SELECTED PASSAGE.
**********
Photography: © LWA-Dann Tardif/Corbis

Corbis Creative Research’s  second macro brief of the year, released recently, suggests that image buyers are moving away from pictures of technology and gadgetry, and towards photos of human interaction. The brief aims to identify the cultural trends and behaviors that the company expects to influence imagery over the next two to five years. Corbis has now launched a new collection, called “The Human Touch,” to meet the expected demand.

The root of the trend, says Amber Calo, Senior Manager, Creative Intelligence at Corbis, is the recession, which has sparked a backlash against consumerism and conspicuous consumption. Individuals and society are taking a second look at the things that matter most in life, she explains, and are discovering that human connections and time spent with friends and family are more precious than material goods. Technology has given the trend an additional boost, providing channels of communication over long distances but at the same time, isolating the people who use them.

“It’s become cliché to see a group of people on any given street, each talking on a cell phone but not to each other,” says Amber. “While our use of technology shows no sign of waning, our desire for connection has made us nostalgic for real, human contact.”
**********
ENTRIES SUPPLIED.
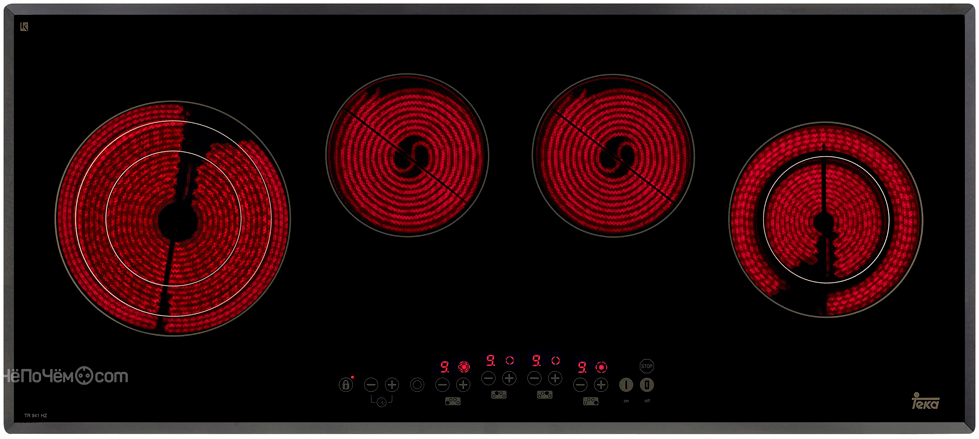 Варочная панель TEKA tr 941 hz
**********
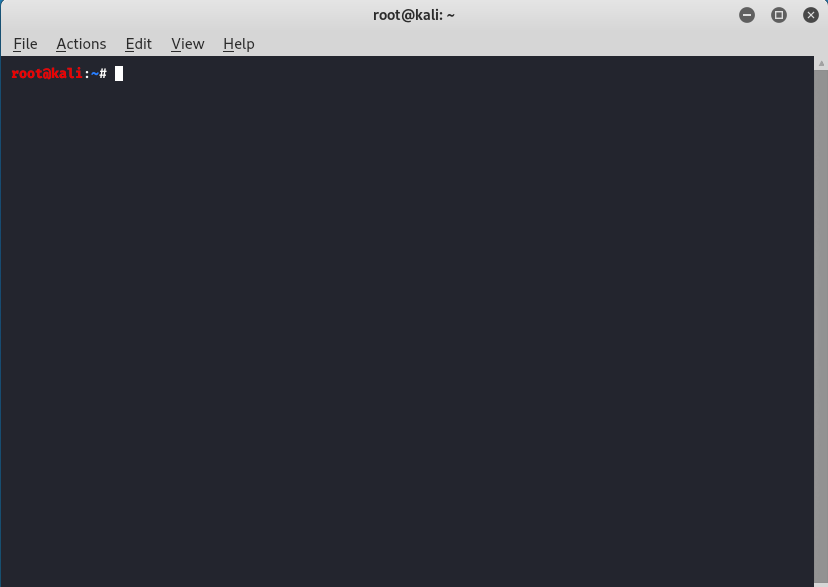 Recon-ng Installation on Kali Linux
**********
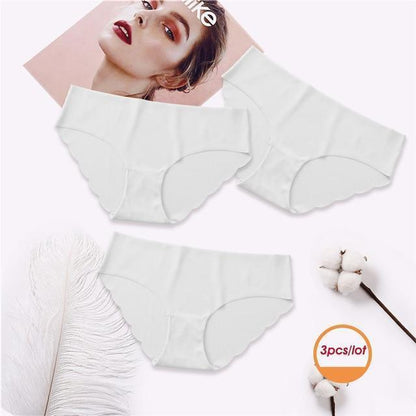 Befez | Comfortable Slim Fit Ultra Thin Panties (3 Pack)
**********
WHAT IS REQUIRED.
Print everything from "The root of" down to "who use them." in the passage on image-buying trends, copying it word for word.

RESPONSE FOR THIS EXERCISE.
The root of the trend, says Amber Calo, Senior Manager, Creative Intelligence at Corbis, is the recession, which has sparked a backlash against consumerism and conspicuous consumption. Individuals and society are taking a second look at the things that matter most in life, she explains, and are discovering that human connections and time spent with friends and family are more precious than material goods. Technology has given the trend an additional boost, providing channels of communication over long distances but at the same time, isolating the people who use them.